Short problem: List every person named in the article on the student body election and instant runoff voting.

Extract to read:
════════════════════

The new voting system is common in France, and is called Instant Runoff Voting. Opposed to selecting the candidate with the most overall votes, the students ranked the candidates from their favorite to their least favorite. Once all the votes are in, the candidate with the least amount of votes are eliminated, and the votes that were for the eliminated candidate are now changed to their second choice and the results are looked at again. The next, least voted group is eliminated, and anyone who voted for them gets their vote changed to their next choice until it’s down to the final two. If one of the candidates has a majority amount of the votes, then that group will win the election on the spot.

Lacey Richards, a CVU history teacher, is a proponent for instant runoff voting, “It allows for more third party involvement. It also is cost effective because there is no need for a secondary election which can be very expensive.” She added, “this voting system allows for people to vote for who they want elected versus voting against a candidate.”

Roarke Flad, from Shelburne, has been elected by the Freshman, Sophomores and Juniors at CVU as the President of the student body for the upcoming school year. Flad says, “My enthusiasm and charisma was what it took to convince the students to vote for us.” Flad’s co-president, Lydia Koutras from Williston says, “We plan on putting a couple of trees in the library and fixing the bell system to not go off radically.”

With the new voting system in place for the first year, it didn’t seem to have much of an impact on the elections, “The new voting system did not play a role in the results, however, it was helpful information and if it were to be a closer race than it would have had an impact.“ says current student body president Annie Bedell.

Whether or not the instant runoff voting helped out for a more fair election this year, with many close elections to come in the future, the new voting system will be able to have a more direct impact on who will becoming the next student body president and co president.

════════════════════

Picture-based spatial questions:

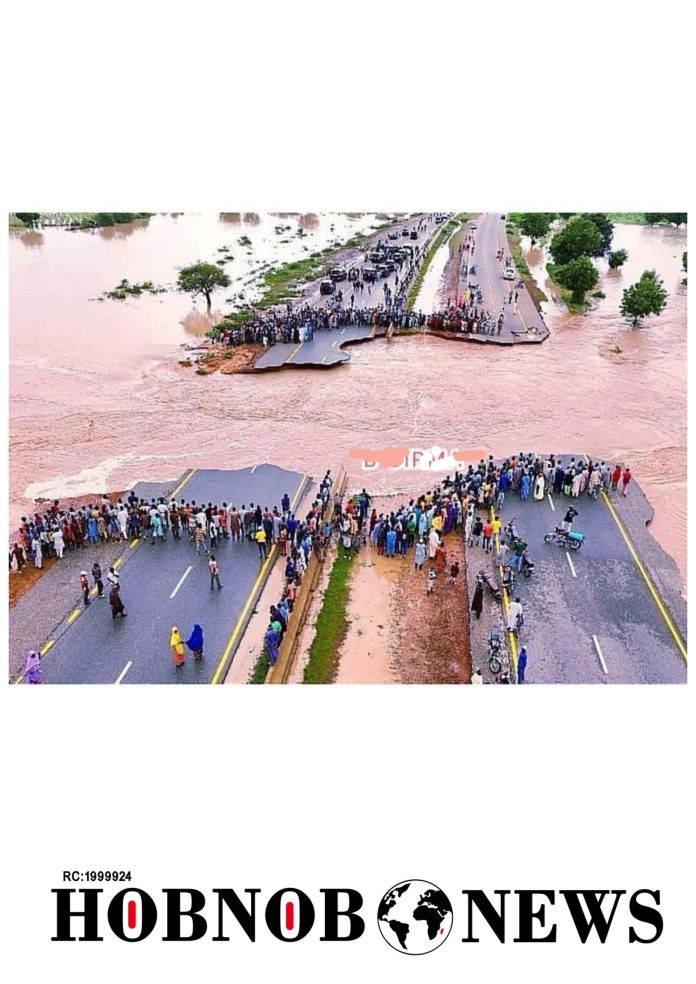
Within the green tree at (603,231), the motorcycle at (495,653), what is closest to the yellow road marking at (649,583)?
the motorcycle at (495,653)

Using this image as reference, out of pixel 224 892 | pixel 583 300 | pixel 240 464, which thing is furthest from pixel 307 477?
pixel 583 300

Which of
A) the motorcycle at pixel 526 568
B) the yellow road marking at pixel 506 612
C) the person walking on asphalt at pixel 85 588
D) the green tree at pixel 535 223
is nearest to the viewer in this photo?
the yellow road marking at pixel 506 612

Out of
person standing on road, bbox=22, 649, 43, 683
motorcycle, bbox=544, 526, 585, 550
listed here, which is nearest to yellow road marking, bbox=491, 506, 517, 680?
motorcycle, bbox=544, 526, 585, 550

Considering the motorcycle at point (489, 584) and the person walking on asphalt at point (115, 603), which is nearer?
the person walking on asphalt at point (115, 603)

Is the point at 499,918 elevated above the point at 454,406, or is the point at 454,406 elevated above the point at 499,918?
the point at 454,406

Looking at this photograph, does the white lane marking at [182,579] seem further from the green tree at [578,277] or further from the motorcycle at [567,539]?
the green tree at [578,277]

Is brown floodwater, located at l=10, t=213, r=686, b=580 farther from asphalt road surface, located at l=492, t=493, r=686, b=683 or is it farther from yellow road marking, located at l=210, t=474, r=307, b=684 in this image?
yellow road marking, located at l=210, t=474, r=307, b=684
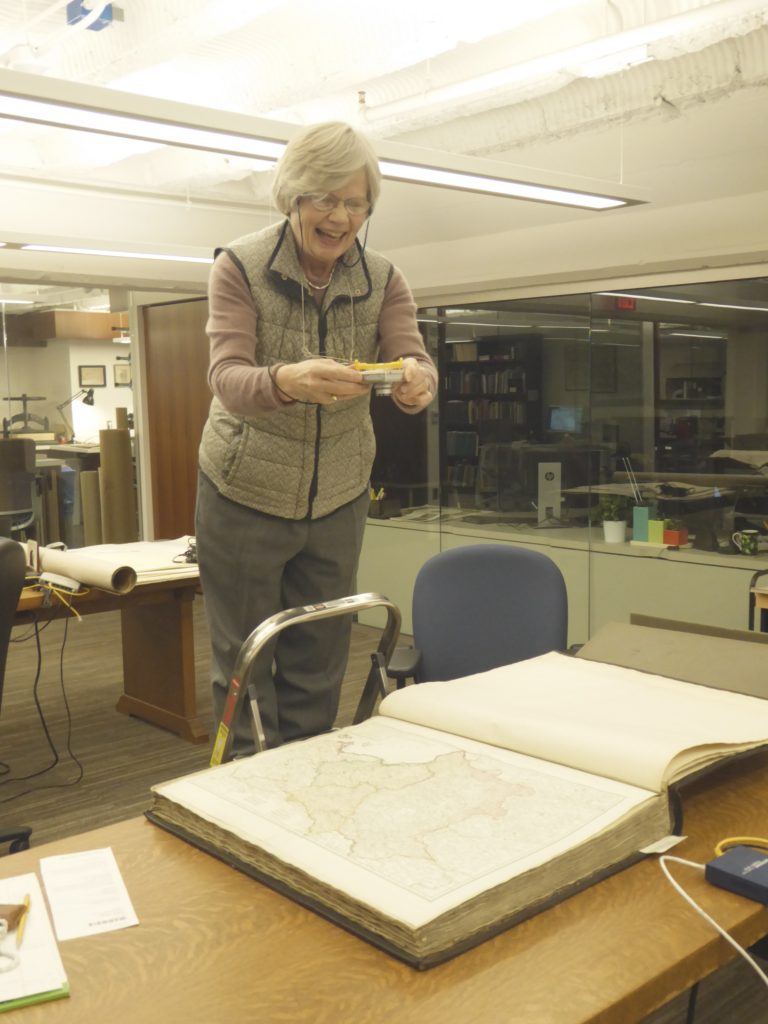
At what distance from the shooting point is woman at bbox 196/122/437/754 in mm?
1614

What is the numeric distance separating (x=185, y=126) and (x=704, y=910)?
2182 mm

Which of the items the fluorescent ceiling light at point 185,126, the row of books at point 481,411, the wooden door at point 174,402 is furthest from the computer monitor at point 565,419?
the wooden door at point 174,402

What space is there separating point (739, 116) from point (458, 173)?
1412 mm

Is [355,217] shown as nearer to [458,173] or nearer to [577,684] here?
[577,684]

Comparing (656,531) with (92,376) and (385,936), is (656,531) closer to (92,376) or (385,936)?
(92,376)

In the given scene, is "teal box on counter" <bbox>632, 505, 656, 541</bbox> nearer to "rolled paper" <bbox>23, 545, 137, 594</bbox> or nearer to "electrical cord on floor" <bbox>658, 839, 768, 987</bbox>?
"rolled paper" <bbox>23, 545, 137, 594</bbox>

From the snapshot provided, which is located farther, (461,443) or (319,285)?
(461,443)

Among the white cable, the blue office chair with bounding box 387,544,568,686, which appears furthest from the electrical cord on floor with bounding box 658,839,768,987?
the blue office chair with bounding box 387,544,568,686

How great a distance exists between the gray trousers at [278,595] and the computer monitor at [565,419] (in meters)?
3.60

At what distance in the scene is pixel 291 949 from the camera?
0.82m

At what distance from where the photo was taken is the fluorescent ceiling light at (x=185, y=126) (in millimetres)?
2223

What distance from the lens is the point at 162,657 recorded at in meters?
4.25

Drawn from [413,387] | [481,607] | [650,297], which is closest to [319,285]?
[413,387]

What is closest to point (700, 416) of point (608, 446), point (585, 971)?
point (608, 446)
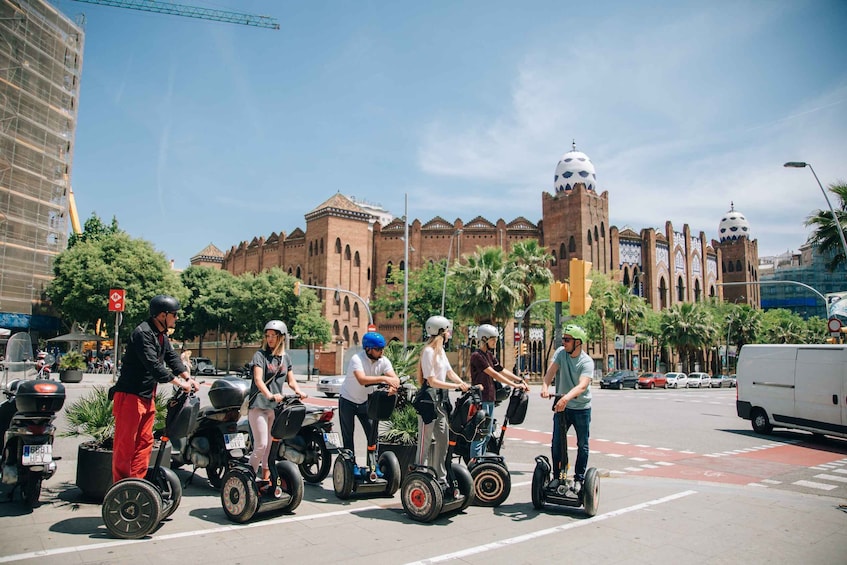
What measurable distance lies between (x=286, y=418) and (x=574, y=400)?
2805mm

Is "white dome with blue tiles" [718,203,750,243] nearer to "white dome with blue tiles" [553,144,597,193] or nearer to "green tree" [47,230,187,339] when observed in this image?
"white dome with blue tiles" [553,144,597,193]

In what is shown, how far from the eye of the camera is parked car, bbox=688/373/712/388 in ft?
156

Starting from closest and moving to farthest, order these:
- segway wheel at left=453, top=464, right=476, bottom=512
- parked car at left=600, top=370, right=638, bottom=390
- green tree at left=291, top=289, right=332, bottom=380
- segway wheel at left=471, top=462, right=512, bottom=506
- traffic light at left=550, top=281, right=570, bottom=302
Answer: segway wheel at left=453, top=464, right=476, bottom=512 → segway wheel at left=471, top=462, right=512, bottom=506 → traffic light at left=550, top=281, right=570, bottom=302 → parked car at left=600, top=370, right=638, bottom=390 → green tree at left=291, top=289, right=332, bottom=380

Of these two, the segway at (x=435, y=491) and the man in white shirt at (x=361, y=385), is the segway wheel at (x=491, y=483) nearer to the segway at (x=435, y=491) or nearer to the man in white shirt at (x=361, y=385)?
the segway at (x=435, y=491)

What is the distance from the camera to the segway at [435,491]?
5.45 meters

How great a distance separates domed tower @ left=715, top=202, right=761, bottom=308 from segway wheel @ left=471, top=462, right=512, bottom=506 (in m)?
77.5

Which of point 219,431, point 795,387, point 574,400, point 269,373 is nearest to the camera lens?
point 269,373

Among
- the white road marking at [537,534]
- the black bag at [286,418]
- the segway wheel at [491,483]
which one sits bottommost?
the white road marking at [537,534]

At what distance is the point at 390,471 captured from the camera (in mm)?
6441

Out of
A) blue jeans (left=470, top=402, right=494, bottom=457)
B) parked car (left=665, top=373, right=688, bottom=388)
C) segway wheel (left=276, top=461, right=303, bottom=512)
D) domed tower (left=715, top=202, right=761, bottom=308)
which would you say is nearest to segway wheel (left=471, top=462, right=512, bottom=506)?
blue jeans (left=470, top=402, right=494, bottom=457)

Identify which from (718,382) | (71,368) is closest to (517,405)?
(71,368)

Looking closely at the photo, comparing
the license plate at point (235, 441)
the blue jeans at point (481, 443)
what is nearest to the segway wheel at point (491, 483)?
the blue jeans at point (481, 443)

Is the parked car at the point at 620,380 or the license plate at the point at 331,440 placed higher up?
the license plate at the point at 331,440

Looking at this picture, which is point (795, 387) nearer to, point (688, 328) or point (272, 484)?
point (272, 484)
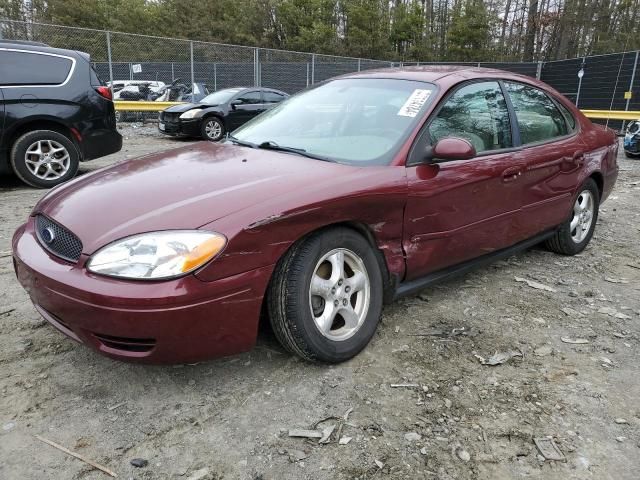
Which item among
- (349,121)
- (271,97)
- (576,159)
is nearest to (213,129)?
(271,97)

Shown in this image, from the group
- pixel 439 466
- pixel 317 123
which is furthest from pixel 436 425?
pixel 317 123

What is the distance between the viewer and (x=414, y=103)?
119 inches

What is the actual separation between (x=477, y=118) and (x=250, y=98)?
10.5m

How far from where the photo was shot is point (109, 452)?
199 cm

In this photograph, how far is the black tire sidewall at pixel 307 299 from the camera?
2.33 meters

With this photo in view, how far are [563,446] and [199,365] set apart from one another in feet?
5.49

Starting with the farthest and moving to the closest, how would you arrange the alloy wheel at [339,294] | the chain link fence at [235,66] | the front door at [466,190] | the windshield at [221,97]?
the chain link fence at [235,66]
the windshield at [221,97]
the front door at [466,190]
the alloy wheel at [339,294]

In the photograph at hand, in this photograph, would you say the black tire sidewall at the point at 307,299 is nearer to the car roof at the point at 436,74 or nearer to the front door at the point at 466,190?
the front door at the point at 466,190

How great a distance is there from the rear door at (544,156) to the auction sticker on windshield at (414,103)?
890 millimetres

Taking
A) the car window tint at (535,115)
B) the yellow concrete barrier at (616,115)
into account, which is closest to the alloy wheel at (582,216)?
the car window tint at (535,115)

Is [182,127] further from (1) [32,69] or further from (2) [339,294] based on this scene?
(2) [339,294]

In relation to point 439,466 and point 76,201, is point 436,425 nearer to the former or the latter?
point 439,466

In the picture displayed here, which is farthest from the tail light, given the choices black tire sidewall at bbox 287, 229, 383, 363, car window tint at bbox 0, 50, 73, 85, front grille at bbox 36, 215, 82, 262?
black tire sidewall at bbox 287, 229, 383, 363

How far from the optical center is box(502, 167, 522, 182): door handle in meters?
3.31
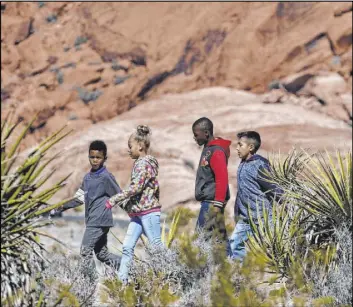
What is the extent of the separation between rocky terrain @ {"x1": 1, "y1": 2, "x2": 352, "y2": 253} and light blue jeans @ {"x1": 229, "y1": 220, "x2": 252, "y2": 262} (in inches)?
764

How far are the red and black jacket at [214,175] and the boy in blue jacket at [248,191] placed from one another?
0.48 feet

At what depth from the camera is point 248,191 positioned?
7.10 meters

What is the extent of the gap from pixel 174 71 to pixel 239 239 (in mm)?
28647

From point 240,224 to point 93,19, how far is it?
3232 centimetres

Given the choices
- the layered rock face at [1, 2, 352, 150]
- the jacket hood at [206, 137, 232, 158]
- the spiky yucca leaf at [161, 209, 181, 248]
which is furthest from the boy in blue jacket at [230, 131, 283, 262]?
the layered rock face at [1, 2, 352, 150]

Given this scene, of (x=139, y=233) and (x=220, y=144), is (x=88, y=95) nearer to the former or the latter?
(x=220, y=144)

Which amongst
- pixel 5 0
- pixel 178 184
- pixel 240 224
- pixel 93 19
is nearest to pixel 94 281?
pixel 240 224

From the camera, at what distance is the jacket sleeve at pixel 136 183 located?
260 inches

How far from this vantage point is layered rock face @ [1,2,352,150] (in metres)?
32.6

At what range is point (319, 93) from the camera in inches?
1232

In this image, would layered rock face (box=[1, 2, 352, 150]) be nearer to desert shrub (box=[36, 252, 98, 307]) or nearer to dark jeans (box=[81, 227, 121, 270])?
dark jeans (box=[81, 227, 121, 270])

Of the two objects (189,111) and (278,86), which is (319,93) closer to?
(278,86)

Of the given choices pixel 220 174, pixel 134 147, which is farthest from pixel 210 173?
pixel 134 147

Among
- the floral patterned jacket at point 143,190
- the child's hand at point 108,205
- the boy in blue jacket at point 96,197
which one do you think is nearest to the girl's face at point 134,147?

════════════════════

Complete output: Lacey Richards, Roarke Flad, Lydia Koutras, Annie Bedell